Today's probably going to be a pretty light day on Scripting News. I'm giving a 25 minute talk on the state of distributed computing at The Burton Group Catalyst conference. That's a pretty awesome task, but then I realize it isn't.

First, I'll explain why I wanted to have an open distributed computing protocol in 1998. Here's how that goes. We had just finished porting our scripting environment from Mac to Windows. Frontier and networking was always a big deal, but until we had a Windows version we could just use Apple's networking, and we did. We could have used Microsoft's networking, DCOM, but that would have had several disadvantages. First, we didn't know DCOM. Second that wouldn't help if you had a mixed network of Macs and Windows machines, and third, it was against our religion. By that time we had learned the lesson of the locked trunk very well. In 1998 we were Internet developers. The platform with no platform vendor.

Like many other developers, in early 1998, I was playing around with XML, trying different ideas out and seeing what would stick. I was also very happy with HTTP, such a simple way to move information from one machine to another, so it was only natural to combine the two to create a distributed computing protocol. To make a long story short, I created a protocol, published an essay, Microsoft asked if we wanted to work with them, I said yes (of course) and the result was XML-RPC. We continued to work because they wanted more than that, and then came SOAP. Both protocols are in wide use now.

This is a good time to review the state of distributed computing because it's not totally messed up yet.
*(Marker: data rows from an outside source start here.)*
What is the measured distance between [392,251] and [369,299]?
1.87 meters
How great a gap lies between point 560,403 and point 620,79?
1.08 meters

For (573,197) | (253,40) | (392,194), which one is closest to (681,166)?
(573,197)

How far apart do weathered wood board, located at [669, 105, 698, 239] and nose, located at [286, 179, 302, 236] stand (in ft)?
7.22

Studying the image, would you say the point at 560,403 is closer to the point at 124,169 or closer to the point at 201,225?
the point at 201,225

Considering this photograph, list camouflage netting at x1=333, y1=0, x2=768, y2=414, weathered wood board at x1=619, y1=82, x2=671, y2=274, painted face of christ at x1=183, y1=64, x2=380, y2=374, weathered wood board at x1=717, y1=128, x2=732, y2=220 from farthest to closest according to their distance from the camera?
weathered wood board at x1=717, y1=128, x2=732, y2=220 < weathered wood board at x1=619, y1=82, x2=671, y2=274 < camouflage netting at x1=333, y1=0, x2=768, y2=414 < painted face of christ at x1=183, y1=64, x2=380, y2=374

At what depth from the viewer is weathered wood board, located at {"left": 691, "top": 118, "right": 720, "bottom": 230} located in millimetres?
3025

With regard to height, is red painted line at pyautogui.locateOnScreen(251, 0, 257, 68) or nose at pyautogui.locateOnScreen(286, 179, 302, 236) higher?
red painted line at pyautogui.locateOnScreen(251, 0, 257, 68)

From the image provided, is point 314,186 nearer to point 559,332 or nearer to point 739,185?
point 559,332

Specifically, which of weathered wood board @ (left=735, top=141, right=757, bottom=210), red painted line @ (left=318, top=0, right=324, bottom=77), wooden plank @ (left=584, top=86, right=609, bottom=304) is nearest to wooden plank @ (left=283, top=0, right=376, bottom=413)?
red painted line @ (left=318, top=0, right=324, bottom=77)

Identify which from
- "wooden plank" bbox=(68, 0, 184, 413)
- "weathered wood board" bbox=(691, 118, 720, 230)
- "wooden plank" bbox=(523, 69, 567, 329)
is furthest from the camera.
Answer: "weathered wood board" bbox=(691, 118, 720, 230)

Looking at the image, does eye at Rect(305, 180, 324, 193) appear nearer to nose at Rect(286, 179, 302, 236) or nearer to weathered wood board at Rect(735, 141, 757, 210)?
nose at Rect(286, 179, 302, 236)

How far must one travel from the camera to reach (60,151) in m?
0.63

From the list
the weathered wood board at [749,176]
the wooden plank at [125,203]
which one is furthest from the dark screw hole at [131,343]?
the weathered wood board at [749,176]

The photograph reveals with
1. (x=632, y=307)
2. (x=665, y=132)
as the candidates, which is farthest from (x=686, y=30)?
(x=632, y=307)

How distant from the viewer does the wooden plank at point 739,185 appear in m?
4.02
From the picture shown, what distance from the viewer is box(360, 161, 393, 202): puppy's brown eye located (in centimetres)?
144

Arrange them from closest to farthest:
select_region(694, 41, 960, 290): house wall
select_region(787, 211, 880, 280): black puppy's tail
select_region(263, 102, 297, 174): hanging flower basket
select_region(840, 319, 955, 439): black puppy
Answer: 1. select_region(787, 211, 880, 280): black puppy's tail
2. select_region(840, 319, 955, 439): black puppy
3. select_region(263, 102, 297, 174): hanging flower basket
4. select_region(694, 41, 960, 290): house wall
The Internet favors simple low-tech protocols and formats. The BigCos prefer (for whatever reason) very rich and constantly evolving protocols and formats. To me, distributed computing is all about choice and no lock-in. As the CEO of a SmallCo, I can afford to say this. I win if lots of other people win. To me, distributed computing is about apps that are implemented on Linux, Windows, Mac, Palm, and PodunkOS. Small and diverse is good. Use the best tool for each part of the job. We offer far more freedom to the user than any other way of doing it.

To me, the key philosophy is inclusion. Remarkably, XML-RPC can work in every environment we've tried to make it work in. That is not true of SOAP, which has constraints that cannot be met by every scripting environment. And it is most definitely not true of SOAP plus WSDL. It's not much of a surprise, perhaps, that WSDL steers you into Microsoft's and IBM's favored environments. Microsoft and IBM developed WSDL behind closed doors and didn't include independent developers in the design process. This is why, to me, the distributed computing stack stops at SOAP. That's enough.

For details see What is XML-RPC? in the foreword to O'Reilly's XML-RPC book.

     

Last update: Wednesday, July 25, 2001 at 8:22 PM Eastern.